The computer can use iteration formula repeatedly to calculate the maximum number MAXL(N) of links for any number N of nodes, as easily as the closed formula MAXL(N) = N(N-1)/2 that is prefered for calculation by hand or calculator.




Construction of a path in a connected graph that visits every node once and only once

By definition the links of a Ugraph are bidirectional. However, motion along a path has a single direction. Since motion will be fundamental to this discussion, a premature use of direction along some links will be used before more detailed discussions about Digraphs in Chapter 3.

The computer controls a robotic bug . It directs the bug to visit all the nodes in a connected Ugraph. There must be a first node which marks the start of the journey of the bug about the graph, and a last node when the bug has finished the task.

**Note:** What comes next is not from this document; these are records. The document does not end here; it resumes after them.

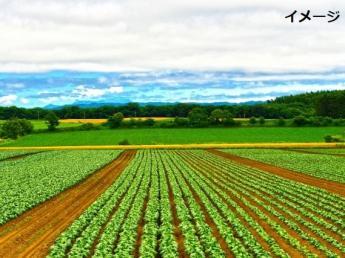 【個室寮(無料)+3食支給+交通費支給】脱サラした代表が経営する有坂農園だからこそ、未経験者の気持ちに寄り添えます!まずは短期農業始めませんか?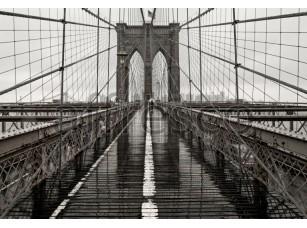 Фрески и фотообои, Каталог Фотоискусство, арт. ID10021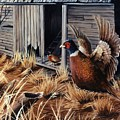 Pheasant Open House by Sharon Molinaro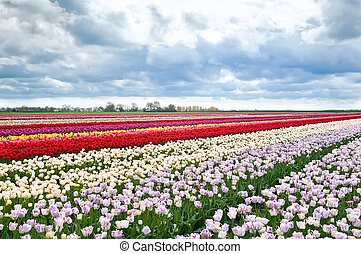 colorful tulips flowers on Dutch fields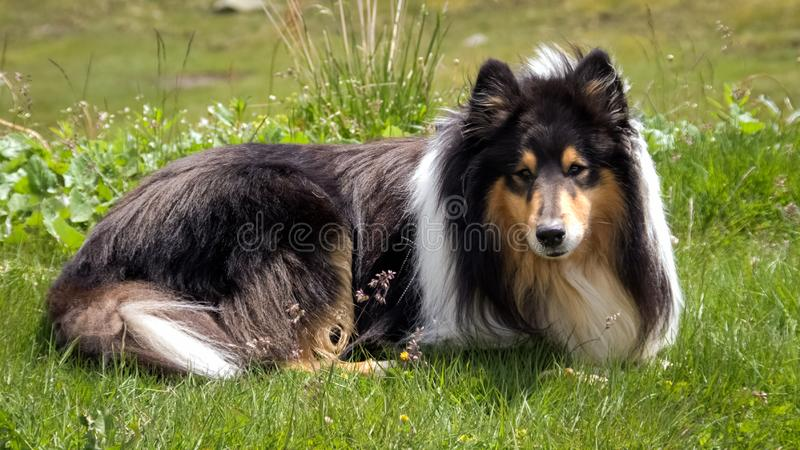 Gorgeous Scottisch or Scotch, Rough Collie stock photography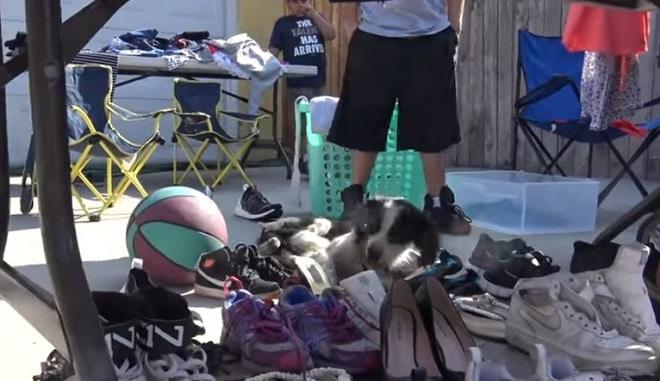 Собака взглянула на подошедших волонтеров и вдруг потеряла сознание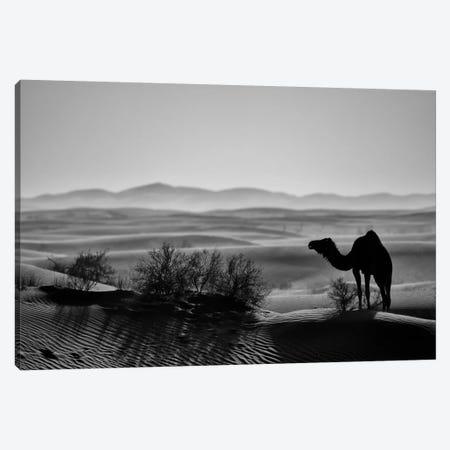 Dark Camel Canvas Print #MTS121} by Martin Steenhaut Canvas Art Print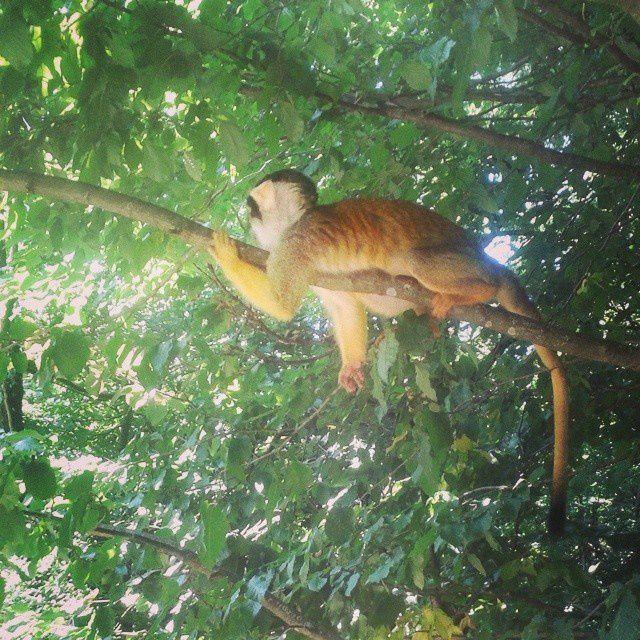 La Vallée des singes - Romagne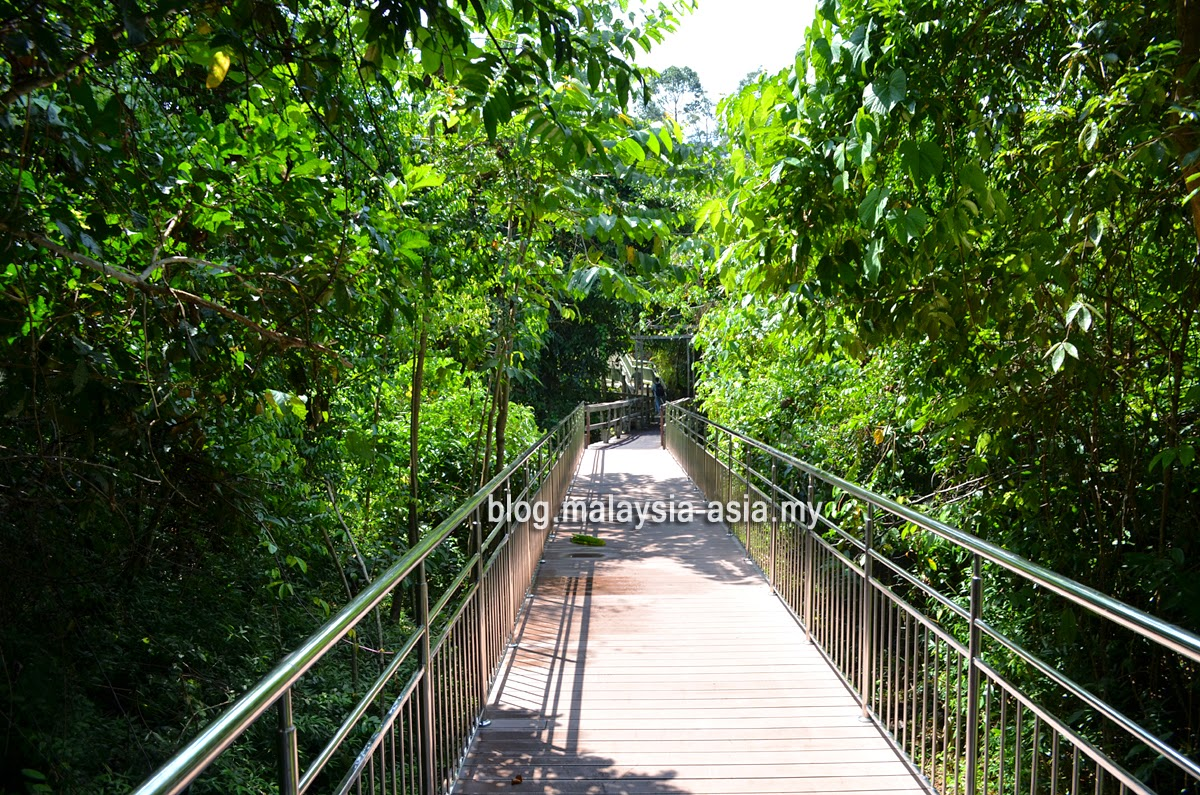 Bornean Sun Bear Conservation Centre Walkway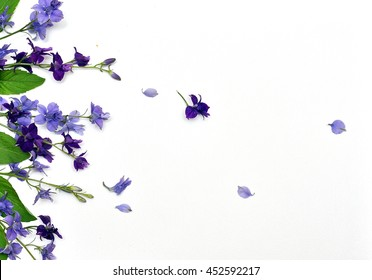 Frame of lavender flowers on a white background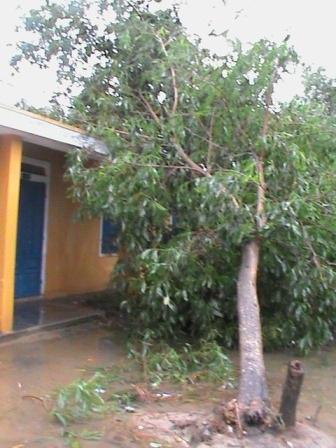 1 cây khá to đổ sập vào phòng học
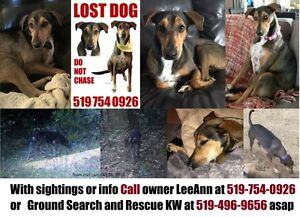 LOST DOG:  BRANT COUNTY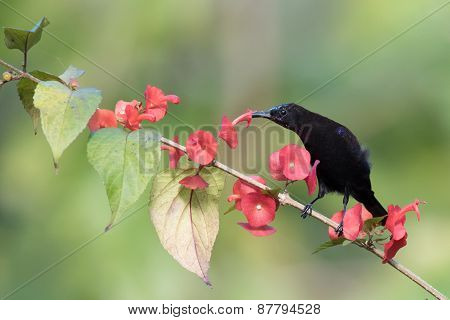 Black Sunbird (nectarinia Amethystina) Perched Drinking Nectar From A Flower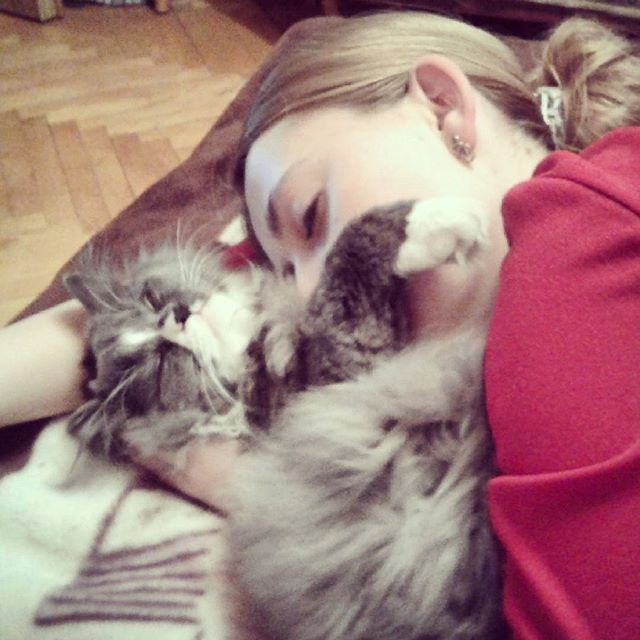 Sleepy Kitties DGAF About Your Comfort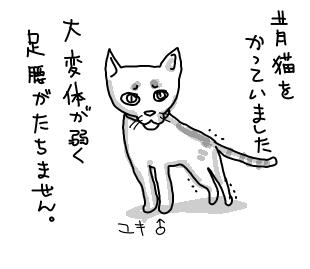 yuki1.jpg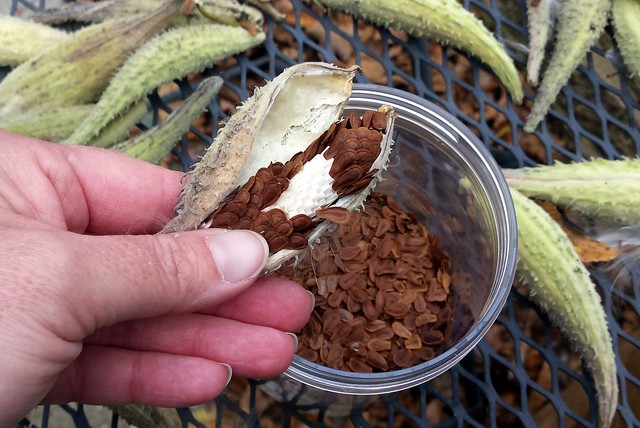the same pod with a section of seeds removed to show white beneath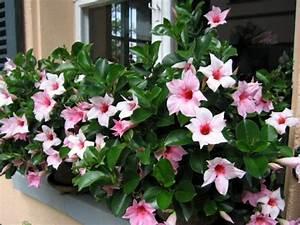 Pflegeleichte Zimmerpflanzen Mit Blüten : dipladenia ist eine robuste pflegeleichte pflanze die sich hervorragend f r gef sse eignet ~ Eleganceandgraceweddings.com Haus und Dekorationen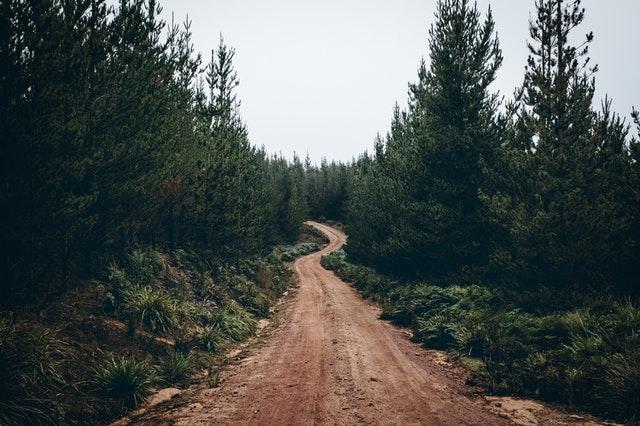 groupement forestier investissement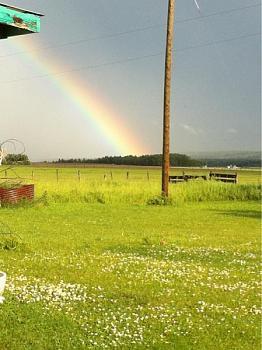Rainbow Photography-image-2625417967.jpg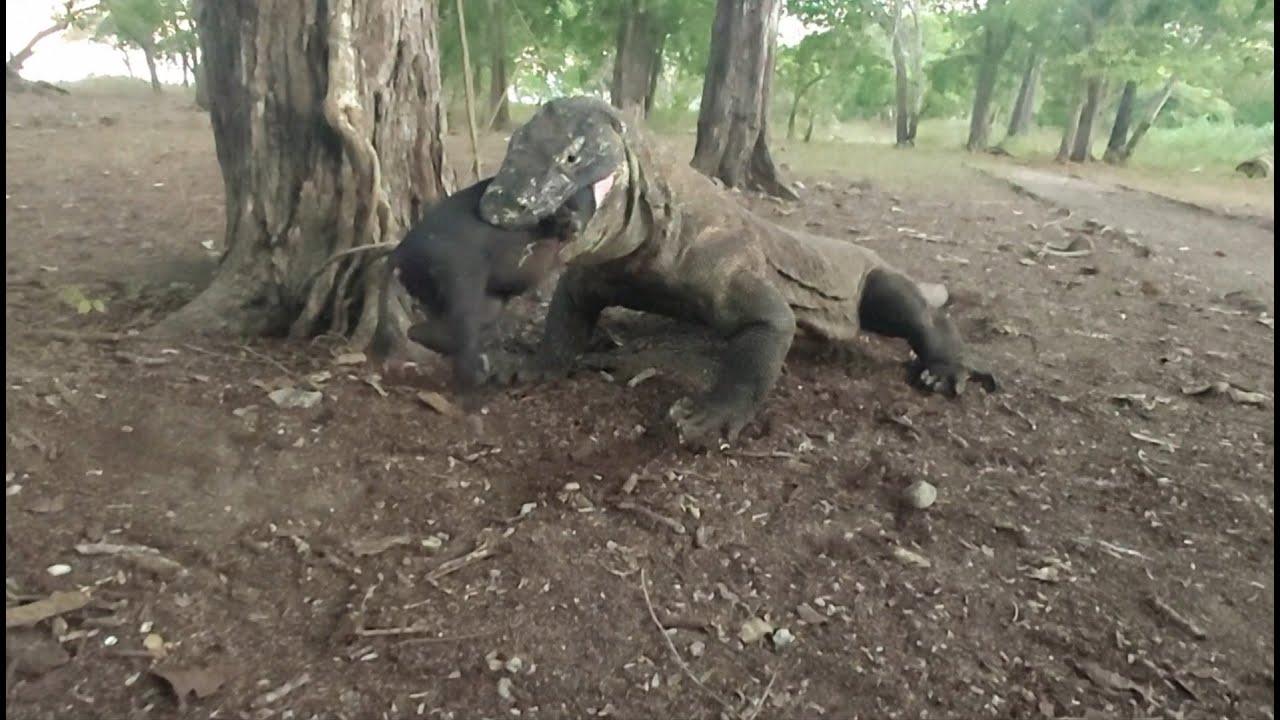 Again   komodo dragon swallows  a small wild boar
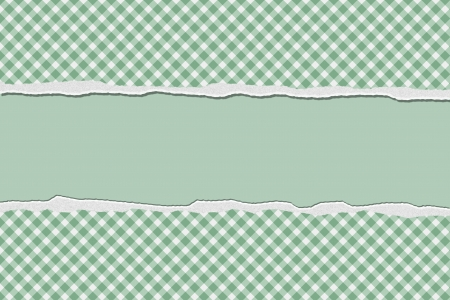 Green Gingham Torn  Background for your message or invitation with copy-space in the middle photo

During the journey the bug most often enters a node from some link and goes out of that node along a different link. The task is simple for traversing all the nodes in the linear graph in the adjacent figure from left to right.

The journey is more complicated if some nodes have more than one way out (degree 3 or higher). In each of those nodes a decision must be made: which exit to select. In the chapter 4 the computer will use numbers assigned to all the links to be used for the choice of exits from nodes. In this discussion the numerical labels assigned to each node will be used. In the full adjacency array a list of all of its adjacenct neighbors after each (node). The following method can be used: when the bug is in a node with more than one exit, the computer which sees only (the equivalent to) the long adjacency array selects the neighbor with the lowest label number and the bug exits along the link that leads to that neighbor.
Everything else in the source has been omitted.